July 1 marks 55 years since the release of Donovan’s US number one, Sunshine Superman, a hit that helped define a genre and made the Hatfield singer a star.
As Donovan strolled along the beach in California in late 1965, a song was born that would change his career, taking him from a folk singer to a rock star who would help usher in a new era in music and culture.
Sunshine Superman would hit the top of the US Billboard charts in September 1966 and spawn the psychedelic sound that would encapsulate the latter half of the decade, as society embraced the new found freedom of ‘flower power’.
But, the musical aspirations of Glasgow-born Donovan would have humble beginnings in Hatfield after moving to the town as a child.
“In that little wallpapered bedroom, my dreams were dreamt of being a voice for freedom for my generation,” he said upon returning to 230 Bishop Rise back in 2019 for the unveiling of a blue plaque in his honour.
Learning to play guitar at 14, he performed at a number of local venues while also absorbing the folk scene in nearby St Albans, before dropping out of art school to travel the country.

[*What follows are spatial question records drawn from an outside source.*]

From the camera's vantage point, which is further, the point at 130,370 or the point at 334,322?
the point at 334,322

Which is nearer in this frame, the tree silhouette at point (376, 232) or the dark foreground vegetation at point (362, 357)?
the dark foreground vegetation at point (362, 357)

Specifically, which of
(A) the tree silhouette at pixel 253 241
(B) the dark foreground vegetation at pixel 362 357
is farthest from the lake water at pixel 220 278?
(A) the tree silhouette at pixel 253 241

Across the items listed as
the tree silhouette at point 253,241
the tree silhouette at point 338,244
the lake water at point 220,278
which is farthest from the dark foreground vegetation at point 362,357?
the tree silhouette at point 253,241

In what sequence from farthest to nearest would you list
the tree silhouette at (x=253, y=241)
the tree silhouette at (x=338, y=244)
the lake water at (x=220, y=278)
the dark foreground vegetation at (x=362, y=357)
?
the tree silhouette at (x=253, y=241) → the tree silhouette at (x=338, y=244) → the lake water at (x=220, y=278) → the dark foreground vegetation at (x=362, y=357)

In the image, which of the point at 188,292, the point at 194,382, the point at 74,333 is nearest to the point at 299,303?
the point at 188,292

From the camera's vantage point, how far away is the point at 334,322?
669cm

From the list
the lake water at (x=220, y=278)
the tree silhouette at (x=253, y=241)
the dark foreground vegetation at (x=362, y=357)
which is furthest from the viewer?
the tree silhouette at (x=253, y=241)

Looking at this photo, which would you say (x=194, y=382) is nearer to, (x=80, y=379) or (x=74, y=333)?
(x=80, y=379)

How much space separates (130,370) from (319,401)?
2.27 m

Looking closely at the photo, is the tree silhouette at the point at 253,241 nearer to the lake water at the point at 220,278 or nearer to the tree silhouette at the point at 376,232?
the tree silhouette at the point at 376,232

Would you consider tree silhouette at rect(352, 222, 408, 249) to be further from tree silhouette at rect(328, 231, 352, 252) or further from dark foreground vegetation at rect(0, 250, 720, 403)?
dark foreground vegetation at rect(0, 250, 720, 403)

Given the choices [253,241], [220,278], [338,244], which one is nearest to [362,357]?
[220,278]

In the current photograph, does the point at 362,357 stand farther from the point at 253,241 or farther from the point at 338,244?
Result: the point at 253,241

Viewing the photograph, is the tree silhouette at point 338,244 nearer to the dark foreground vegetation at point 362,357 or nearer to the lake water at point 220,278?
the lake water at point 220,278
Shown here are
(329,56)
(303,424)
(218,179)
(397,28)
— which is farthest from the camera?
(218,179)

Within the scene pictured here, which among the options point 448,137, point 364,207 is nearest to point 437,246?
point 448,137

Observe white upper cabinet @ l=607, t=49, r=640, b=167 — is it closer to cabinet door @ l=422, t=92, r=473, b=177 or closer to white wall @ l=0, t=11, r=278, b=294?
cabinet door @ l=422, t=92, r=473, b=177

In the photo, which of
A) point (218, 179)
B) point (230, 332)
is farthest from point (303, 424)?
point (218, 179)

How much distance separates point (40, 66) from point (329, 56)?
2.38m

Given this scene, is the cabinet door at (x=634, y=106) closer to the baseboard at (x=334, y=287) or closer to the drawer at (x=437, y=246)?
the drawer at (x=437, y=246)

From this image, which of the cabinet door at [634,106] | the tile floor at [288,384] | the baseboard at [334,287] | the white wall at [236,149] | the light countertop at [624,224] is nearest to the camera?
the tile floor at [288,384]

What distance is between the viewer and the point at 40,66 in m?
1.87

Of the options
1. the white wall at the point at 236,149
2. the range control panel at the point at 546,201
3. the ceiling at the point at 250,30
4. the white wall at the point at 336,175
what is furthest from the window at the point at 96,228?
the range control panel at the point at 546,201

Signing with Pye Records in 1964, he would release two albums, What's Bin Did and What's Bin Hid and Fairytale, the following year as he drew comparisons to legendary folk singer Bob Dylan.
By 1965, he had moved to Epic Records to begin work on an album for US release, shedding the Dylan comparisons in the process as he moved to a new style of music, helped by the words of an Aldous Huxley book on psychedelia.
“I’d just read The Doors of Perception, Aldous Huxley’s book about taking mescaline, and wanted to get to the invisible fourth dimension of transcendental superconscious vision,” Donovan told the Guardian in 2016.
“I tried LSD, mescaline and finally meditation.”
While ‘sunshine’, a slang term for LSD, and The Doors of Perception helped Donovan on his way to stardom, Sunshine Superman was truly inspired by his infatuation with Linda Lawrence, the former girlfriend of Rolling Stones founder, Brian Jones.
“We got together for a while, but when I asked her to marry me she said no,” he told the Guardian.
“She’d just broken up with Brian Jones of the Rolling Stones. She’d been the first celebrity girlfriend of the pop era and was tired of fleeing the paparazzi.”
Continuing the story in a 2016 interview with Billboard, Donovan recalled: “That song was really kind of a plea for her to marry me at that time.
“The lyric says ‘It will take time, I know it. But in a while, you’re going to be mine. I know it. We’ll do it in style’. There was going to be a time of parting and that parting, by the way, saved our relationship, because through super-fame, none of my brothers or my sisters in the fraternity of music in the '60s, their relationships never survived it.
“So Linda and I had a break from '66 to '69, when we met again. Sunshine Superman marks the beginning of a really true love story that works out in the end. She’s the Sunshine Supergirl.”
Donovan would marry Linda in 1970, going on to have two children together and staying married to this day.
As for Sunshine Superman, the song would reach number one on September 3, 1966, becoming the first psychedelic song to reach the summit of the on the US Billboard chart.
“I already had top 10 records before Sunshine Superman, with Catch the Wind and Colors, but this was a real breakthrough for me,” Donovan told Billboard.
“It was a consciousness change for song writing, as people are now saying I initiated the psychedelic revolution.”
The revolution that Donovan started helped spawn the Woodstock Festival, launch and elevate the careers of the likes of Jimi Hendrix, The Doors and Pink Floyd, while providing the sound for 1967’s Summer of Love and the hippy movement.
But, by the early 1970s, aged just 24, he had stepped back from fame, moving to Ireland with Linda.
"It looked like I had given it up, although I continued through the '70s making nine albums and still touring quite extensively in the first years. But nobody who experienced '64 to '69 in the music world, especially with super-fame, would ever be able again to follow that excitement that followed the 1950s,” he told Billboard.
The 75-year-old continues to make music today, but Sunshine Superman remains his magnum opus. From his bedroom in Hatfield to launching an era-defining genre, Donovan helped changed music forever.